=== EXERCISE REQUIREMENTS ===
Report each line of the data that contains the string "Index".

━━ EXTRACTED RECORDS

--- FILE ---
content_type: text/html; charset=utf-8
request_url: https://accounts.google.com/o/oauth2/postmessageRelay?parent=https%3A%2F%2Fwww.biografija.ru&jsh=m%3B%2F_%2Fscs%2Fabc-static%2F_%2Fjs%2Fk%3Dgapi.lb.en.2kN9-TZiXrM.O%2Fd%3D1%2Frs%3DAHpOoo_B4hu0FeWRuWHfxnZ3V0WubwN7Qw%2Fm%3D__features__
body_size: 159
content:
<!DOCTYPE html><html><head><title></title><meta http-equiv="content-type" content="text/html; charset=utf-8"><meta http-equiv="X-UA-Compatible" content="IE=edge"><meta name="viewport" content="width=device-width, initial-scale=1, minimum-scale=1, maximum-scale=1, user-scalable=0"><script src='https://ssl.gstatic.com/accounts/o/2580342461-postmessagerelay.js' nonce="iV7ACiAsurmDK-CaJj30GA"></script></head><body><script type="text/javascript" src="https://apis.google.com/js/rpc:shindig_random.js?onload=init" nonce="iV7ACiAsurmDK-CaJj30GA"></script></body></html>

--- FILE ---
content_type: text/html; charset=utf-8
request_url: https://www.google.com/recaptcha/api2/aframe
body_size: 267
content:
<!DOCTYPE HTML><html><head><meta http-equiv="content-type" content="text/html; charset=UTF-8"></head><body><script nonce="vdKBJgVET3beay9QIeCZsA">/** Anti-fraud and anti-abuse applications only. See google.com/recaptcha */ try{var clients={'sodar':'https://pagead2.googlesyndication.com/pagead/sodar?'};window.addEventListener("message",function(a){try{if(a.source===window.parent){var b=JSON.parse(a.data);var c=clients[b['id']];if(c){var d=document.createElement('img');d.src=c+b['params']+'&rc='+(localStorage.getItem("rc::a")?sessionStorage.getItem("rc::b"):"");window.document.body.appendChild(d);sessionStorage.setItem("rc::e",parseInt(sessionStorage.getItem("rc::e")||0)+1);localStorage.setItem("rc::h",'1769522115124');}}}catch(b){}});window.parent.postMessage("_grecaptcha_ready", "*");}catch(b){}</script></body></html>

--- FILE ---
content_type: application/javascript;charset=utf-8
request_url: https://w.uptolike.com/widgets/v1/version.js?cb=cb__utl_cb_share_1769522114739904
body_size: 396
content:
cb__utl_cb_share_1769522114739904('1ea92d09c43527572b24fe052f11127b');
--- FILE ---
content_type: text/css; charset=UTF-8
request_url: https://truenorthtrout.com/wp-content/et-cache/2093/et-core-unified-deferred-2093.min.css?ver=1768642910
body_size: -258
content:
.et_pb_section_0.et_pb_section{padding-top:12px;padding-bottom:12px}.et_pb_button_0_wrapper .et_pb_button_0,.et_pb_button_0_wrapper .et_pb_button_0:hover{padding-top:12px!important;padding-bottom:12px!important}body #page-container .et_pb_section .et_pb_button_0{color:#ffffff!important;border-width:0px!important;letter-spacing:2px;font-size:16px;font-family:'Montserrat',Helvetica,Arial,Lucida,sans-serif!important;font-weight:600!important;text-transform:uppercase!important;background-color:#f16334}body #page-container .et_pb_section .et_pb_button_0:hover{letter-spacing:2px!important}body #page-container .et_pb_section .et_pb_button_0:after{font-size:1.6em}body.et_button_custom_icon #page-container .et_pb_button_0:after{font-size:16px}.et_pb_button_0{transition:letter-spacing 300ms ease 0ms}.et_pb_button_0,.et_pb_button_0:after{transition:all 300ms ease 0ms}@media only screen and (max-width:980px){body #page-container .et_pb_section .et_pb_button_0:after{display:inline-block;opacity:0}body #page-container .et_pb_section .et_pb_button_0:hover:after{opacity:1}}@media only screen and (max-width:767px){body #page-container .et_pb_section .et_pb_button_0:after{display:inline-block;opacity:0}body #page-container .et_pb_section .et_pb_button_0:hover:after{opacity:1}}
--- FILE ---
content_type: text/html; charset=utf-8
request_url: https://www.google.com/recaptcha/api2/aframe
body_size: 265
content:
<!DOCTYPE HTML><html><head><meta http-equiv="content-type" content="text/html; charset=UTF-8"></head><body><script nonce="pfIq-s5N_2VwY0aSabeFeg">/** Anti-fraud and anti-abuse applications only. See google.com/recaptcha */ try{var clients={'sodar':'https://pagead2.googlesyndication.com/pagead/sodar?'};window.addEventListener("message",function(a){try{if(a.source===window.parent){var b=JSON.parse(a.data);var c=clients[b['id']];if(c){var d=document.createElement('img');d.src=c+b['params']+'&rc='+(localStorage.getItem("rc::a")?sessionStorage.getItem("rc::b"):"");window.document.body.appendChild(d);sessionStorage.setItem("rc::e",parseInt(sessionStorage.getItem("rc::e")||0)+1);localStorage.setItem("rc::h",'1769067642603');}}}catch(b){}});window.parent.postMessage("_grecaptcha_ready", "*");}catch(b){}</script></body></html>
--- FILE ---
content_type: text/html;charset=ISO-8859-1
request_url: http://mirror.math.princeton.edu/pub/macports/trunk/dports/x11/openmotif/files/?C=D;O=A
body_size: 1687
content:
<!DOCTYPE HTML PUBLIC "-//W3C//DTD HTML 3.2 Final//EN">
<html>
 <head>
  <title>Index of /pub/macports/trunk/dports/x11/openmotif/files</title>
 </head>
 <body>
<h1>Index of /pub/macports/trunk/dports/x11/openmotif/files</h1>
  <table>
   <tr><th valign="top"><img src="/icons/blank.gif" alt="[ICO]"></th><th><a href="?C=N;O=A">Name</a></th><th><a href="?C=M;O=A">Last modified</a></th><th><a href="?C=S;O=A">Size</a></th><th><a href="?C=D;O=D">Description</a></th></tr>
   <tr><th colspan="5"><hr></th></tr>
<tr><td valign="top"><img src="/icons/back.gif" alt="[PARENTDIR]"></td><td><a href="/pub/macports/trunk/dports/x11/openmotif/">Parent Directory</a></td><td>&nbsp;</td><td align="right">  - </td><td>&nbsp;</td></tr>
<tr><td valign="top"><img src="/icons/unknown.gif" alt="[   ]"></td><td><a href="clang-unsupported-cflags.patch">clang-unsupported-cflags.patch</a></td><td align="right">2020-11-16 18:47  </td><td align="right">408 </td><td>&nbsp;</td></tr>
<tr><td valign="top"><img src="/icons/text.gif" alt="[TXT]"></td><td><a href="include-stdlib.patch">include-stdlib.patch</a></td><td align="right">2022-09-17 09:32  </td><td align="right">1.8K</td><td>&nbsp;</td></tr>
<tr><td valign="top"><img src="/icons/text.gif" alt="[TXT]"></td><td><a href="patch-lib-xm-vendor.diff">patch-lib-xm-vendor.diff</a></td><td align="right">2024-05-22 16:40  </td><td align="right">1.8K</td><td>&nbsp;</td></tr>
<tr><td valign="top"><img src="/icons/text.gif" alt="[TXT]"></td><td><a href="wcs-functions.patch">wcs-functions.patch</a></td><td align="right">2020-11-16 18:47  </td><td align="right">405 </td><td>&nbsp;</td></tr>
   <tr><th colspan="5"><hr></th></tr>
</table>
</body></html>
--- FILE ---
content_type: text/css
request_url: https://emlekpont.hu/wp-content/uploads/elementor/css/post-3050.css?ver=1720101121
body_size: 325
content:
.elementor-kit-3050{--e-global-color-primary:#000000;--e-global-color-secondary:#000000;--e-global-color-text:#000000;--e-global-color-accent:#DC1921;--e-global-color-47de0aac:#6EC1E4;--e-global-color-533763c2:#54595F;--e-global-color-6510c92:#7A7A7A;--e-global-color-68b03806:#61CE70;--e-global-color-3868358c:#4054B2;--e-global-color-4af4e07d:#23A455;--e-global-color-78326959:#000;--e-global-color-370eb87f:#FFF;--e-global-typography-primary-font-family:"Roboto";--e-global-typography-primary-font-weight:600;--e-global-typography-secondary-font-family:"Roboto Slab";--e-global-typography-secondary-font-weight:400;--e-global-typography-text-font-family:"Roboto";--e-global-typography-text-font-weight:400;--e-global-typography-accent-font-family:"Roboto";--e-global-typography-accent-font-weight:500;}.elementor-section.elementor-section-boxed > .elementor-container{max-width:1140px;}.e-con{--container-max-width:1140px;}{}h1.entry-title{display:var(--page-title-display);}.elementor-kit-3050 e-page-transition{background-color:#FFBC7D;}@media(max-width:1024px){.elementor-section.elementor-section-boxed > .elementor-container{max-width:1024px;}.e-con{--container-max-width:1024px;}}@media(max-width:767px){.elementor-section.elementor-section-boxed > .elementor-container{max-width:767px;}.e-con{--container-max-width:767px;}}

━━━━

=== RESPONSE ===
  <title>Index of /pub/macports/trunk/dports/x11/openmotif/files</title>
<h1>Index of /pub/macports/trunk/dports/x11/openmotif/files</h1>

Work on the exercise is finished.